Global Server Shipments Q1 2010 Jump 23 Percent, Mobile PC Shipments Up 43 Percent, Researcher Says
Gartner projects 22 percent increase in worldwide PC shipments, 12 percent rise in global PC spending in 2010.
Server vendors shipped more 2.1 million units worldwide in Q1 2010, a 23 percent jump over the 1.7 million units shipped during the same period last year, along with a corresponding six percent uptick in revenue to about $10.7 billion, according to researcher Gartner Inc.
Additional data compiled by Gartner showed that global mobile PC shipments totaled some 49 million units during the quarter, a whopping 43 percent boost from the same period last year, representing about $36 billion in end user spending.
The growth rate for worldwide mobile PC shipments is the largest increase in eight years, Gartner said.
Gartner also projected that global shipments of PCs would total 376 million units in 2010, or a 22 percent increase over the 308 million units shipped last year. The researcher forecast a 12 percent jump in 2010 PC spending over last years figures to some $245 billion.
PCs shipped to home users worldwide are expected to grow nearly 30 percent in 2010, compared with a projected growth rate in the professional PC market of 13 percent, Gartner said.
HP leads server market
Hewlett-Packard Co. is the market share leader in the global server market, shipping 672,000 units representing $3.4 billion to command a 31 percent position in the segment, up more than two percent year-over-year.
On a revenue basis, IBM Corp. trails HP with a 28 percent share, amounting to $3 billion in worldwide server revenue for Q1 2010. The vendor posted a 2.1 percent revenue dip for the quarter, as demand for mainframe and Unix products slipped.
When measured on a unit shipment basis, Dell Computer Corp. with about 510,000 units shipped during the period, maintains a 24 percent share for second place behind HP.
Dell, Fujitsu Ltd. and HP all recorded revenue increases for the first quarter, Gartner said.
Jeffrey Hewitt, Gartner research vice president, said that despite the double-digit growth in global shipments, the server market still lags the high-water levels posted in 2008.
"We've seen a return to growth on a worldwide level, but the market has not yet returned to the historical quarterly highs that were posted in 2008, and there were some interesting variations in that growth," Hewitt said.
For example, while unit shipments for x86 servers bolted 25 percent and revenue ticked up 32 percent, Risc/Itanium Unix server shipments fell 28 percent and revenue declined 27 percent, Hewitt said.
Server shipments in the U.S. grew the most of any geographic region with a 28.6 percent increase, while Latin America had the highest vendor revenue growth at 27.9 percent for the period.
Mobile PC shipments driven by consumers but professionals catching up
For mobile PCs, Gartner said that while shipments to consumers worldwide drive the segment, purchases by professionals have picked up to the point where the researcher expects that portion of the market to experience stronger growth by the end of 2010 into 2011.

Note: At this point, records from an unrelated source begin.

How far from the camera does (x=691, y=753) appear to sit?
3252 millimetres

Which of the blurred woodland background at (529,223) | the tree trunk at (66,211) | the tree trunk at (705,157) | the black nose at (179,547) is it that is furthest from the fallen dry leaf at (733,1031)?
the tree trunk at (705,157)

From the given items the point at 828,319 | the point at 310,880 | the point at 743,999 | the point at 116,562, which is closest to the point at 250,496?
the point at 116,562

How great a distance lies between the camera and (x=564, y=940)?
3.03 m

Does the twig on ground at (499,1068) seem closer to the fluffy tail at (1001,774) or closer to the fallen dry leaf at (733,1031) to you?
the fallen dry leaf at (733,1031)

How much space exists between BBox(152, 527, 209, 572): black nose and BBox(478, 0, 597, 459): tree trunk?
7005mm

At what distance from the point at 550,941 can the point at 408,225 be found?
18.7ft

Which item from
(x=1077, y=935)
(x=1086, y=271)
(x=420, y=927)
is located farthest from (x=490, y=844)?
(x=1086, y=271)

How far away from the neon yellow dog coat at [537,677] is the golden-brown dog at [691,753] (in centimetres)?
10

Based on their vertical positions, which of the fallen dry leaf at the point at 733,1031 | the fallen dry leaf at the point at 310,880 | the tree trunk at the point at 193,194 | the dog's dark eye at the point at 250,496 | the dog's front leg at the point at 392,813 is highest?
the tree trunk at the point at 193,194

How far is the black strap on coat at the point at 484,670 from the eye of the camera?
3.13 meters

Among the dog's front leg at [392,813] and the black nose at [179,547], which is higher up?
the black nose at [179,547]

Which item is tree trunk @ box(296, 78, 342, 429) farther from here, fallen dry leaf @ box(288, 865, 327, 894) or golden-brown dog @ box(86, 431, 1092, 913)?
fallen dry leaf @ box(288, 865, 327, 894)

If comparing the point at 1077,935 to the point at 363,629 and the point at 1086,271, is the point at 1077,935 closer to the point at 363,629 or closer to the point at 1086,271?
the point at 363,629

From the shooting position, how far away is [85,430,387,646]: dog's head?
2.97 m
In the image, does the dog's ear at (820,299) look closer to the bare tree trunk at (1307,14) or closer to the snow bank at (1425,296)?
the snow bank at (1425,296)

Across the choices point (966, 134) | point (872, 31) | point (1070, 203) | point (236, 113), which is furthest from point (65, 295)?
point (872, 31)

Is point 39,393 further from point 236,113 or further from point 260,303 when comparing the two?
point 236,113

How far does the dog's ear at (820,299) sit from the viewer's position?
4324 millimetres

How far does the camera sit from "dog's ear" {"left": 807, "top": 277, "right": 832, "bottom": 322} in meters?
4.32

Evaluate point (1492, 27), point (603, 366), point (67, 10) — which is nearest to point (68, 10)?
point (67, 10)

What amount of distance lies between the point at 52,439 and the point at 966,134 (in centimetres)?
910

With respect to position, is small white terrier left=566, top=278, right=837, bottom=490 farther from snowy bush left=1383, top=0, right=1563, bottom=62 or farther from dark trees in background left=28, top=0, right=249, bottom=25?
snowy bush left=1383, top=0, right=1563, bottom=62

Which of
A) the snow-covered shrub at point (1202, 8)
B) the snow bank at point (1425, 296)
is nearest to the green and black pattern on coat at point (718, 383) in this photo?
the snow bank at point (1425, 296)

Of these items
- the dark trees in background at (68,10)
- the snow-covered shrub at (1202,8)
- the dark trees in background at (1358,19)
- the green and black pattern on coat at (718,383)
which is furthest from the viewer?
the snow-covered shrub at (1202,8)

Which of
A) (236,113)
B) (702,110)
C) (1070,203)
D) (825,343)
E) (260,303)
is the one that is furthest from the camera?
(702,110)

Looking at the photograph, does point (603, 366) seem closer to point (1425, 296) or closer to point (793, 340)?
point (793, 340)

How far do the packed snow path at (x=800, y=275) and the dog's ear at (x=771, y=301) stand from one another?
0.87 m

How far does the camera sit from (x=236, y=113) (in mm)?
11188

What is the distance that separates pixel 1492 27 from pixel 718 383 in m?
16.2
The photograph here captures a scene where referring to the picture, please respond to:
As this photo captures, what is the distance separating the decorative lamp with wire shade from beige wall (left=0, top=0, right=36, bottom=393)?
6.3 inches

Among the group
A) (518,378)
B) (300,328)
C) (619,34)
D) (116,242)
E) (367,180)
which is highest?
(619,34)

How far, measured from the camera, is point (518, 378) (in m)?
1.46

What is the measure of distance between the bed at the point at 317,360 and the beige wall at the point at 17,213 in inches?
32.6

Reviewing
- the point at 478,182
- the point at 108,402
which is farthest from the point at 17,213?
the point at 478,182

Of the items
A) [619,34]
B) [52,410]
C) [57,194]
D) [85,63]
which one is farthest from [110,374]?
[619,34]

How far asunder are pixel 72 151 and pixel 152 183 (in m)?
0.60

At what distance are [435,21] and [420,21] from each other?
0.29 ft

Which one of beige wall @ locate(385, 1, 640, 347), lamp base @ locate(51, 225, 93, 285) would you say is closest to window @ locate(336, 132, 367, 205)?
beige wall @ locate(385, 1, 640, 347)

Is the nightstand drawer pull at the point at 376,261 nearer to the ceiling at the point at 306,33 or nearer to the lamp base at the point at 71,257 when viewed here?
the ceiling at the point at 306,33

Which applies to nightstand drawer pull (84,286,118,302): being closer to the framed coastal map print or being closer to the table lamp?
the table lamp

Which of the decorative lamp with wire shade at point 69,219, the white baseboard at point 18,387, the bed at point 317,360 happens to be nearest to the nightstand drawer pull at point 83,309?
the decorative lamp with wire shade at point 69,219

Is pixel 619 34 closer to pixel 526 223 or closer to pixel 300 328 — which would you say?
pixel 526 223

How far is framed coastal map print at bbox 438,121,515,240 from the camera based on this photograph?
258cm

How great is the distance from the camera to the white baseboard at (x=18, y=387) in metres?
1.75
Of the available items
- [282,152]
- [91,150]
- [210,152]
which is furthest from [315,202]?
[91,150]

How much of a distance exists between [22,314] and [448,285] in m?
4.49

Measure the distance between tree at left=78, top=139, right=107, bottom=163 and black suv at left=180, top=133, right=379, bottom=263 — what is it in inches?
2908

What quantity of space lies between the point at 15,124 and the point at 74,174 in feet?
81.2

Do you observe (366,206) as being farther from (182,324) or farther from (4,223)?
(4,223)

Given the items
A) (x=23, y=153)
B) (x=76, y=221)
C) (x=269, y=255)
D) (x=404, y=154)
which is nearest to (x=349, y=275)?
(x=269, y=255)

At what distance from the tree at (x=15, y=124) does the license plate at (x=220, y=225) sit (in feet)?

"Mini-notebook PCs were a big part of the bump in mobile PC shipments in the first quarter of 2010, with shipments growing 71 percent over the same period last year," said Mikako Kitagawa, Gartner principal analyst.
Kitagawa said that mini-notebooks share of the overall mobile PC market slowed in some regions of the world as consumers realized the limitations of mini-notebooks, especially in the face of aggressive price cuts of regular notebooks."
HP retained its lead position in worldwide mobile PC shipments, accounting for 19 percent of the market during the first quarter of 2010.
ASUS and Acer experienced the strongest growth rate among the top-tier vendors with shipment increases of 113 percent and 48 percent, respectively, prodded by growth in the low end of the consumer market.
Gartner estimates that there are about 500 million mobile PCs currently in use worldwide.
Robust Global PC forecast
In its forecast for 2010 PCs, Gartner said that consumer demand worldwide continues to grow even in an uncertain economy.
Consumers are now viewing PCs as necessities rather than luxury items," said Ranjit Atwal, Gartner principal analyst.
"In the downturn, PCs remained the electronic device of choice on which to spend household income in mature markets, and we do not expect this to change either in 2010 or beyond," he said.
In the professional market, Gartner expects an impending end-of-life cycle and wide-scale adoption of Microsoft Corp.s Windows 7 operating system will drive PC replacements, Atwal said.
Organizations will find it tougher to further extend PC life cycles without incurring more costs," he said. This, together with the adoption of Windows 7 will generate robust demand in the professional market."
Gartner is forecasting stronger growth for PCs in the U.S. in the remainder of 2010 and for all of 2011.
"On a regional basis, PC markets in Western Europe, China, and the U.S. will generate more than half of 2010 PC shipment growth," said George Shiffler, Gartner research director. "Over half of PC shipment growth in 2011 will come from the U.S. and China, he said.